Teks Sumber →

• • •

Senin 18 Jul 2016 04:51 WIB

Pena Jawa Turki, Keraton Mataram, dan Eksistensi Kerajaan Nusantara

Hagia Sophia di Turki
Foto:

Kalau penguasa terbesar kerajaan Mataram (Pangeran Rangsang/Sultan Agung) mengirimkan utusan ke Makkah untuk menjalin hubungan dan meminta izin penggunaan gelar sultan, maka para raja lain di nusantara (bahkan juga di Malaysia, yakni Kesultanan Johor) juga melakukan hal yang sama.

Cendekiawan Muslim Azyumardi Azra dalam disertasinya yang legendaris, "Jaringan Ulama Timur Tengah dan Kepulauan Nusantara Abad XVII dan XVIII", menyatakan, pada tahun 1640 dan 1641 Sultan Palembang mengirimkan beberapa pucuk surat ke Makkah yang dikirimkan melalui kapal-kapal Aceh.

• • •

Data yang Diberikan →
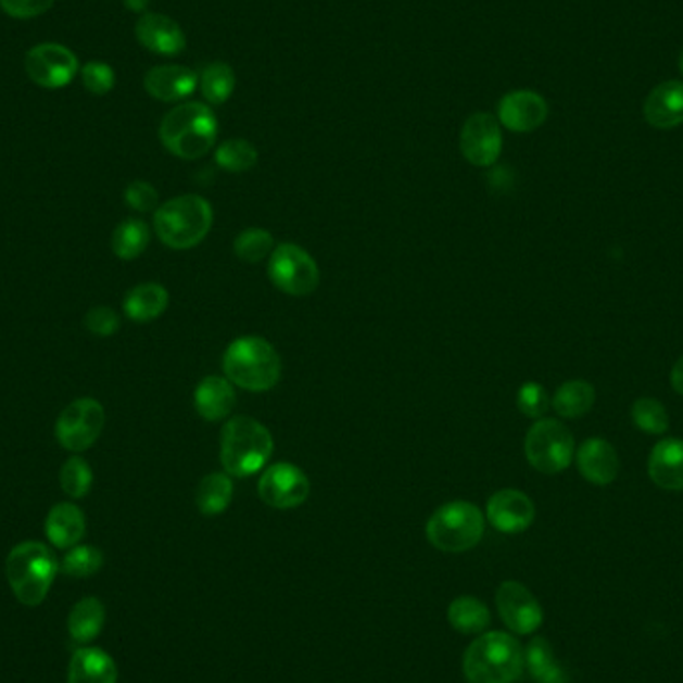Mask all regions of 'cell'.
Masks as SVG:
<instances>
[{"instance_id": "obj_29", "label": "cell", "mask_w": 683, "mask_h": 683, "mask_svg": "<svg viewBox=\"0 0 683 683\" xmlns=\"http://www.w3.org/2000/svg\"><path fill=\"white\" fill-rule=\"evenodd\" d=\"M596 404V388L585 380H570L552 397V408L561 418H582Z\"/></svg>"}, {"instance_id": "obj_40", "label": "cell", "mask_w": 683, "mask_h": 683, "mask_svg": "<svg viewBox=\"0 0 683 683\" xmlns=\"http://www.w3.org/2000/svg\"><path fill=\"white\" fill-rule=\"evenodd\" d=\"M85 326L90 334L106 338L116 334L121 330V316L109 306L90 308L85 316Z\"/></svg>"}, {"instance_id": "obj_23", "label": "cell", "mask_w": 683, "mask_h": 683, "mask_svg": "<svg viewBox=\"0 0 683 683\" xmlns=\"http://www.w3.org/2000/svg\"><path fill=\"white\" fill-rule=\"evenodd\" d=\"M237 404V392L228 378L206 376L194 390V408L208 422L224 420Z\"/></svg>"}, {"instance_id": "obj_39", "label": "cell", "mask_w": 683, "mask_h": 683, "mask_svg": "<svg viewBox=\"0 0 683 683\" xmlns=\"http://www.w3.org/2000/svg\"><path fill=\"white\" fill-rule=\"evenodd\" d=\"M516 404H518V408H520L523 416L540 420L546 414L547 408H549V397H547L546 388L537 384V382H526L518 390Z\"/></svg>"}, {"instance_id": "obj_8", "label": "cell", "mask_w": 683, "mask_h": 683, "mask_svg": "<svg viewBox=\"0 0 683 683\" xmlns=\"http://www.w3.org/2000/svg\"><path fill=\"white\" fill-rule=\"evenodd\" d=\"M573 435L564 423L552 418H540L526 434V458L542 473H559L570 468L573 460Z\"/></svg>"}, {"instance_id": "obj_45", "label": "cell", "mask_w": 683, "mask_h": 683, "mask_svg": "<svg viewBox=\"0 0 683 683\" xmlns=\"http://www.w3.org/2000/svg\"><path fill=\"white\" fill-rule=\"evenodd\" d=\"M680 73H682V76H683V49H682V54H680Z\"/></svg>"}, {"instance_id": "obj_33", "label": "cell", "mask_w": 683, "mask_h": 683, "mask_svg": "<svg viewBox=\"0 0 683 683\" xmlns=\"http://www.w3.org/2000/svg\"><path fill=\"white\" fill-rule=\"evenodd\" d=\"M214 159H216V164L226 173L240 175V173H246V170L256 166L258 150L244 138H232V140H226L216 149Z\"/></svg>"}, {"instance_id": "obj_6", "label": "cell", "mask_w": 683, "mask_h": 683, "mask_svg": "<svg viewBox=\"0 0 683 683\" xmlns=\"http://www.w3.org/2000/svg\"><path fill=\"white\" fill-rule=\"evenodd\" d=\"M214 212L211 202L199 194L176 197L154 212V230L173 250H190L199 246L211 232Z\"/></svg>"}, {"instance_id": "obj_42", "label": "cell", "mask_w": 683, "mask_h": 683, "mask_svg": "<svg viewBox=\"0 0 683 683\" xmlns=\"http://www.w3.org/2000/svg\"><path fill=\"white\" fill-rule=\"evenodd\" d=\"M54 0H0V9L13 18L28 21L49 13Z\"/></svg>"}, {"instance_id": "obj_5", "label": "cell", "mask_w": 683, "mask_h": 683, "mask_svg": "<svg viewBox=\"0 0 683 683\" xmlns=\"http://www.w3.org/2000/svg\"><path fill=\"white\" fill-rule=\"evenodd\" d=\"M59 573V559L42 542H23L7 558V580L14 597L28 608H37L49 596Z\"/></svg>"}, {"instance_id": "obj_10", "label": "cell", "mask_w": 683, "mask_h": 683, "mask_svg": "<svg viewBox=\"0 0 683 683\" xmlns=\"http://www.w3.org/2000/svg\"><path fill=\"white\" fill-rule=\"evenodd\" d=\"M274 287L290 296H308L320 284V268L299 244L284 242L274 249L268 262Z\"/></svg>"}, {"instance_id": "obj_9", "label": "cell", "mask_w": 683, "mask_h": 683, "mask_svg": "<svg viewBox=\"0 0 683 683\" xmlns=\"http://www.w3.org/2000/svg\"><path fill=\"white\" fill-rule=\"evenodd\" d=\"M106 422V414L94 397H78L56 418V442L71 454H83L94 446Z\"/></svg>"}, {"instance_id": "obj_34", "label": "cell", "mask_w": 683, "mask_h": 683, "mask_svg": "<svg viewBox=\"0 0 683 683\" xmlns=\"http://www.w3.org/2000/svg\"><path fill=\"white\" fill-rule=\"evenodd\" d=\"M632 420L646 434L661 435L670 428V416L663 404L654 397H640L632 406Z\"/></svg>"}, {"instance_id": "obj_20", "label": "cell", "mask_w": 683, "mask_h": 683, "mask_svg": "<svg viewBox=\"0 0 683 683\" xmlns=\"http://www.w3.org/2000/svg\"><path fill=\"white\" fill-rule=\"evenodd\" d=\"M649 480L661 490H683V440L663 438L649 452L647 460Z\"/></svg>"}, {"instance_id": "obj_14", "label": "cell", "mask_w": 683, "mask_h": 683, "mask_svg": "<svg viewBox=\"0 0 683 683\" xmlns=\"http://www.w3.org/2000/svg\"><path fill=\"white\" fill-rule=\"evenodd\" d=\"M504 147L502 128L496 116L488 112H476L461 126L460 150L464 159L478 166H494Z\"/></svg>"}, {"instance_id": "obj_1", "label": "cell", "mask_w": 683, "mask_h": 683, "mask_svg": "<svg viewBox=\"0 0 683 683\" xmlns=\"http://www.w3.org/2000/svg\"><path fill=\"white\" fill-rule=\"evenodd\" d=\"M526 670L523 647L506 632H485L464 652L461 671L468 683H514Z\"/></svg>"}, {"instance_id": "obj_43", "label": "cell", "mask_w": 683, "mask_h": 683, "mask_svg": "<svg viewBox=\"0 0 683 683\" xmlns=\"http://www.w3.org/2000/svg\"><path fill=\"white\" fill-rule=\"evenodd\" d=\"M670 382L671 388H673L680 396H683V356L680 361L673 364V368H671L670 374Z\"/></svg>"}, {"instance_id": "obj_37", "label": "cell", "mask_w": 683, "mask_h": 683, "mask_svg": "<svg viewBox=\"0 0 683 683\" xmlns=\"http://www.w3.org/2000/svg\"><path fill=\"white\" fill-rule=\"evenodd\" d=\"M104 556L99 547L75 546L63 558V570L71 578H90L100 572Z\"/></svg>"}, {"instance_id": "obj_26", "label": "cell", "mask_w": 683, "mask_h": 683, "mask_svg": "<svg viewBox=\"0 0 683 683\" xmlns=\"http://www.w3.org/2000/svg\"><path fill=\"white\" fill-rule=\"evenodd\" d=\"M106 620V609L99 597H85L68 616V634L78 644H90L99 637Z\"/></svg>"}, {"instance_id": "obj_41", "label": "cell", "mask_w": 683, "mask_h": 683, "mask_svg": "<svg viewBox=\"0 0 683 683\" xmlns=\"http://www.w3.org/2000/svg\"><path fill=\"white\" fill-rule=\"evenodd\" d=\"M125 202L132 211L152 212L159 206V192L149 182L135 180L126 187Z\"/></svg>"}, {"instance_id": "obj_2", "label": "cell", "mask_w": 683, "mask_h": 683, "mask_svg": "<svg viewBox=\"0 0 683 683\" xmlns=\"http://www.w3.org/2000/svg\"><path fill=\"white\" fill-rule=\"evenodd\" d=\"M159 137L164 149L182 161L211 152L218 137V121L204 102H182L162 118Z\"/></svg>"}, {"instance_id": "obj_3", "label": "cell", "mask_w": 683, "mask_h": 683, "mask_svg": "<svg viewBox=\"0 0 683 683\" xmlns=\"http://www.w3.org/2000/svg\"><path fill=\"white\" fill-rule=\"evenodd\" d=\"M223 368L226 378L238 388L268 392L280 380L282 362L268 340L261 336H242L224 352Z\"/></svg>"}, {"instance_id": "obj_17", "label": "cell", "mask_w": 683, "mask_h": 683, "mask_svg": "<svg viewBox=\"0 0 683 683\" xmlns=\"http://www.w3.org/2000/svg\"><path fill=\"white\" fill-rule=\"evenodd\" d=\"M135 33L144 49L161 56H176L187 49V37L182 28L164 14H142L137 21Z\"/></svg>"}, {"instance_id": "obj_35", "label": "cell", "mask_w": 683, "mask_h": 683, "mask_svg": "<svg viewBox=\"0 0 683 683\" xmlns=\"http://www.w3.org/2000/svg\"><path fill=\"white\" fill-rule=\"evenodd\" d=\"M92 468L85 458H80L78 454L71 456L68 460L64 461L63 468H61V488H63L64 494L73 499H80V497L87 496L92 488Z\"/></svg>"}, {"instance_id": "obj_32", "label": "cell", "mask_w": 683, "mask_h": 683, "mask_svg": "<svg viewBox=\"0 0 683 683\" xmlns=\"http://www.w3.org/2000/svg\"><path fill=\"white\" fill-rule=\"evenodd\" d=\"M237 87V75L226 63H211L199 76V88L208 104H224L232 97Z\"/></svg>"}, {"instance_id": "obj_19", "label": "cell", "mask_w": 683, "mask_h": 683, "mask_svg": "<svg viewBox=\"0 0 683 683\" xmlns=\"http://www.w3.org/2000/svg\"><path fill=\"white\" fill-rule=\"evenodd\" d=\"M578 470L590 484L609 485L620 473V456L604 438H590L576 454Z\"/></svg>"}, {"instance_id": "obj_12", "label": "cell", "mask_w": 683, "mask_h": 683, "mask_svg": "<svg viewBox=\"0 0 683 683\" xmlns=\"http://www.w3.org/2000/svg\"><path fill=\"white\" fill-rule=\"evenodd\" d=\"M258 496L270 508H299L311 496V480L299 466L278 461L262 473Z\"/></svg>"}, {"instance_id": "obj_27", "label": "cell", "mask_w": 683, "mask_h": 683, "mask_svg": "<svg viewBox=\"0 0 683 683\" xmlns=\"http://www.w3.org/2000/svg\"><path fill=\"white\" fill-rule=\"evenodd\" d=\"M490 618H492L490 609L485 608L484 602H480L478 597H456L447 606L450 625L464 635L484 634L485 628L490 625Z\"/></svg>"}, {"instance_id": "obj_31", "label": "cell", "mask_w": 683, "mask_h": 683, "mask_svg": "<svg viewBox=\"0 0 683 683\" xmlns=\"http://www.w3.org/2000/svg\"><path fill=\"white\" fill-rule=\"evenodd\" d=\"M149 224L140 218H126L125 223L114 228L111 238L112 252L121 261H135L144 250L149 249Z\"/></svg>"}, {"instance_id": "obj_25", "label": "cell", "mask_w": 683, "mask_h": 683, "mask_svg": "<svg viewBox=\"0 0 683 683\" xmlns=\"http://www.w3.org/2000/svg\"><path fill=\"white\" fill-rule=\"evenodd\" d=\"M168 302H170V296L166 288L156 282H144L126 294L123 308L130 320L150 322L164 314V311L168 308Z\"/></svg>"}, {"instance_id": "obj_22", "label": "cell", "mask_w": 683, "mask_h": 683, "mask_svg": "<svg viewBox=\"0 0 683 683\" xmlns=\"http://www.w3.org/2000/svg\"><path fill=\"white\" fill-rule=\"evenodd\" d=\"M45 532L50 544L59 549L78 546V542L87 532L85 511L71 502H61L52 506L45 522Z\"/></svg>"}, {"instance_id": "obj_44", "label": "cell", "mask_w": 683, "mask_h": 683, "mask_svg": "<svg viewBox=\"0 0 683 683\" xmlns=\"http://www.w3.org/2000/svg\"><path fill=\"white\" fill-rule=\"evenodd\" d=\"M126 9L132 13H147L150 0H125Z\"/></svg>"}, {"instance_id": "obj_11", "label": "cell", "mask_w": 683, "mask_h": 683, "mask_svg": "<svg viewBox=\"0 0 683 683\" xmlns=\"http://www.w3.org/2000/svg\"><path fill=\"white\" fill-rule=\"evenodd\" d=\"M25 71L35 85L54 90L68 87L75 80L78 59L63 45L45 42L26 52Z\"/></svg>"}, {"instance_id": "obj_7", "label": "cell", "mask_w": 683, "mask_h": 683, "mask_svg": "<svg viewBox=\"0 0 683 683\" xmlns=\"http://www.w3.org/2000/svg\"><path fill=\"white\" fill-rule=\"evenodd\" d=\"M484 530L482 509L464 499L447 502L435 509L426 523L428 542L447 554H461L478 546L484 537Z\"/></svg>"}, {"instance_id": "obj_15", "label": "cell", "mask_w": 683, "mask_h": 683, "mask_svg": "<svg viewBox=\"0 0 683 683\" xmlns=\"http://www.w3.org/2000/svg\"><path fill=\"white\" fill-rule=\"evenodd\" d=\"M547 102L534 90H511L497 104V123L511 132H534L547 121Z\"/></svg>"}, {"instance_id": "obj_18", "label": "cell", "mask_w": 683, "mask_h": 683, "mask_svg": "<svg viewBox=\"0 0 683 683\" xmlns=\"http://www.w3.org/2000/svg\"><path fill=\"white\" fill-rule=\"evenodd\" d=\"M199 75L182 64H161L144 76V90L161 102H180L194 94Z\"/></svg>"}, {"instance_id": "obj_16", "label": "cell", "mask_w": 683, "mask_h": 683, "mask_svg": "<svg viewBox=\"0 0 683 683\" xmlns=\"http://www.w3.org/2000/svg\"><path fill=\"white\" fill-rule=\"evenodd\" d=\"M485 518L502 534H520L534 523V502L520 490H499L488 499Z\"/></svg>"}, {"instance_id": "obj_24", "label": "cell", "mask_w": 683, "mask_h": 683, "mask_svg": "<svg viewBox=\"0 0 683 683\" xmlns=\"http://www.w3.org/2000/svg\"><path fill=\"white\" fill-rule=\"evenodd\" d=\"M116 663L100 647H83L71 659L68 683H116Z\"/></svg>"}, {"instance_id": "obj_28", "label": "cell", "mask_w": 683, "mask_h": 683, "mask_svg": "<svg viewBox=\"0 0 683 683\" xmlns=\"http://www.w3.org/2000/svg\"><path fill=\"white\" fill-rule=\"evenodd\" d=\"M526 670L537 683H568V675L544 637H534L523 649Z\"/></svg>"}, {"instance_id": "obj_13", "label": "cell", "mask_w": 683, "mask_h": 683, "mask_svg": "<svg viewBox=\"0 0 683 683\" xmlns=\"http://www.w3.org/2000/svg\"><path fill=\"white\" fill-rule=\"evenodd\" d=\"M497 614L514 634L532 635L544 621V609L520 582H504L496 592Z\"/></svg>"}, {"instance_id": "obj_38", "label": "cell", "mask_w": 683, "mask_h": 683, "mask_svg": "<svg viewBox=\"0 0 683 683\" xmlns=\"http://www.w3.org/2000/svg\"><path fill=\"white\" fill-rule=\"evenodd\" d=\"M80 78H83V85L88 92L94 97L109 94L116 83V75H114L111 64L100 63V61L85 64L80 68Z\"/></svg>"}, {"instance_id": "obj_36", "label": "cell", "mask_w": 683, "mask_h": 683, "mask_svg": "<svg viewBox=\"0 0 683 683\" xmlns=\"http://www.w3.org/2000/svg\"><path fill=\"white\" fill-rule=\"evenodd\" d=\"M238 258L249 264H258L274 252V237L264 228H246L235 240Z\"/></svg>"}, {"instance_id": "obj_4", "label": "cell", "mask_w": 683, "mask_h": 683, "mask_svg": "<svg viewBox=\"0 0 683 683\" xmlns=\"http://www.w3.org/2000/svg\"><path fill=\"white\" fill-rule=\"evenodd\" d=\"M274 440L270 430L249 416H235L220 432V461L228 476L246 478L261 472L270 460Z\"/></svg>"}, {"instance_id": "obj_21", "label": "cell", "mask_w": 683, "mask_h": 683, "mask_svg": "<svg viewBox=\"0 0 683 683\" xmlns=\"http://www.w3.org/2000/svg\"><path fill=\"white\" fill-rule=\"evenodd\" d=\"M644 116H646L647 125L659 130H670V128L683 125L682 80H668L654 88L647 94Z\"/></svg>"}, {"instance_id": "obj_30", "label": "cell", "mask_w": 683, "mask_h": 683, "mask_svg": "<svg viewBox=\"0 0 683 683\" xmlns=\"http://www.w3.org/2000/svg\"><path fill=\"white\" fill-rule=\"evenodd\" d=\"M235 496V484L228 473L214 472L200 480L197 506L204 516H218L226 511Z\"/></svg>"}]
</instances>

• • •

Salin seluruh teks sumber tentang utusan raja-raja Nusantara ke Makkah, kata demi kata tanpa perubahan apa pun.

Penyelesaian Tugas →
Senin 18 Jul 2016 04:51 WIB

Pena Jawa Turki, Keraton Mataram, dan Eksistensi Kerajaan Nusantara

Hagia Sophia di Turki
Foto:

Kalau penguasa terbesar kerajaan Mataram (Pangeran Rangsang/Sultan Agung) mengirimkan utusan ke Makkah untuk menjalin hubungan dan meminta izin penggunaan gelar sultan, maka para raja lain di nusantara (bahkan juga di Malaysia, yakni Kesultanan Johor) juga melakukan hal yang sama.

Cendekiawan Muslim Azyumardi Azra dalam disertasinya yang legendaris, "Jaringan Ulama Timur Tengah dan Kepulauan Nusantara Abad XVII dan XVIII", menyatakan, pada tahun 1640 dan 1641 Sultan Palembang mengirimkan beberapa pucuk surat ke Makkah yang dikirimkan melalui kapal-kapal Aceh.